Foto: Sabine Menedotti Costa

De Tiempos y Fotogramas

Los fotogramas me agobian, me acusan, me encadenan, me atan… Son pequeños fragmentos de vidas, de personas, de frases que quedan capturados y que al ser montados uno tras otro provocan conmoción, decepción o apenas un leve suspiro de nostalgia.
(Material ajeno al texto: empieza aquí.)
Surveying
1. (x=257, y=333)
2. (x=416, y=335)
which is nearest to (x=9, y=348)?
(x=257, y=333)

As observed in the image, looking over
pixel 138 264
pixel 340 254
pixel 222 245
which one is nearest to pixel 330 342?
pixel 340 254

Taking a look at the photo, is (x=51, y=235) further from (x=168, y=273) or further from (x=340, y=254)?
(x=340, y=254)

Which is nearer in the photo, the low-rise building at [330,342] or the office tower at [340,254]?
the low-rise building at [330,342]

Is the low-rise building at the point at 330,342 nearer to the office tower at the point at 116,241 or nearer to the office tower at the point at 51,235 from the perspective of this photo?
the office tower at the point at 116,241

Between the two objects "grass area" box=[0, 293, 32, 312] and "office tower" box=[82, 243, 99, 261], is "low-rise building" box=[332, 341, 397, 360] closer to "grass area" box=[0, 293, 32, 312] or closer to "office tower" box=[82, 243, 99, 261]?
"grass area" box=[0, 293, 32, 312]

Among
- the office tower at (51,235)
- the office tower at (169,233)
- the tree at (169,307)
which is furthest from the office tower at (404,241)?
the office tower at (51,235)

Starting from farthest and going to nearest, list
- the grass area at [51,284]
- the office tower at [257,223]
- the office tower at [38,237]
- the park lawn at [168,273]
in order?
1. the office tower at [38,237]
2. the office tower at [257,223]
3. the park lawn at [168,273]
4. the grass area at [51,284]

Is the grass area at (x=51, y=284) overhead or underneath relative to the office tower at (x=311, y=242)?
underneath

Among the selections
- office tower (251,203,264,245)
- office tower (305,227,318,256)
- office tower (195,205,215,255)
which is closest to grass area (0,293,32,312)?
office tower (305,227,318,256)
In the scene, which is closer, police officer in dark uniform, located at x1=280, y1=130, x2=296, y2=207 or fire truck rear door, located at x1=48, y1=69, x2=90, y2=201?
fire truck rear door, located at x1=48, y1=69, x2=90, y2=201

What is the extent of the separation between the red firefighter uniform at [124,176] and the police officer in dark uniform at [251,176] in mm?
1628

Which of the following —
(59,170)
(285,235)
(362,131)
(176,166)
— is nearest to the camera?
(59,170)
Tengo fotogramas que no he resuelto, que no he mirado de frente, que devanean entre las memorias virtuales dispersas en mi mesa de trabajo. Esperan, inclementes al tiempo, un destino, una posteridad. Y yo estoy ahí frente a ellos, cual creador impotente, sin darles un destino o sin dejarles forjar su propio camino. Esta noche me asaltaron unos fotogramas rebeldes. Me han removido todo, me han dejado en lágrimas recordando lo mucho que costó encuadrarlos. Me he conflictuado, me he reconstruido en fracción de segundos. El tiempo en el cine es sólo subjetivo. No hay pasado, no hay futuro, no hay años. Solo un ahora eterno que no responde a las leyes naturales. Mis fotogramas viven conmigo hace mucho tiempo, pero nacen y renacen ante mis ojos, como también también lo harán ante tus ojos. Los personajes vivirán, se odiarán, llorarán y morirán una y otra vez con el reverse o con el rewind. Los escenarios pasarán de azules a grises, de amarillos a violetas. Las melodías se perderán en el ocaso de la mente. El tiempo habrá perdido su batalla. La ficción contenida en los fotogramas danzará sobre él. Desafiará todo principio, toda posesión…
Sin embargo, necesito un poco de tiempo para darle posteridad a estos fotogramas… Sólo un poco más, para luego burlarme de él y dejar que la ficción se magnifique y viva a su ritmo entre adrenalina y cadencias ralentizadas.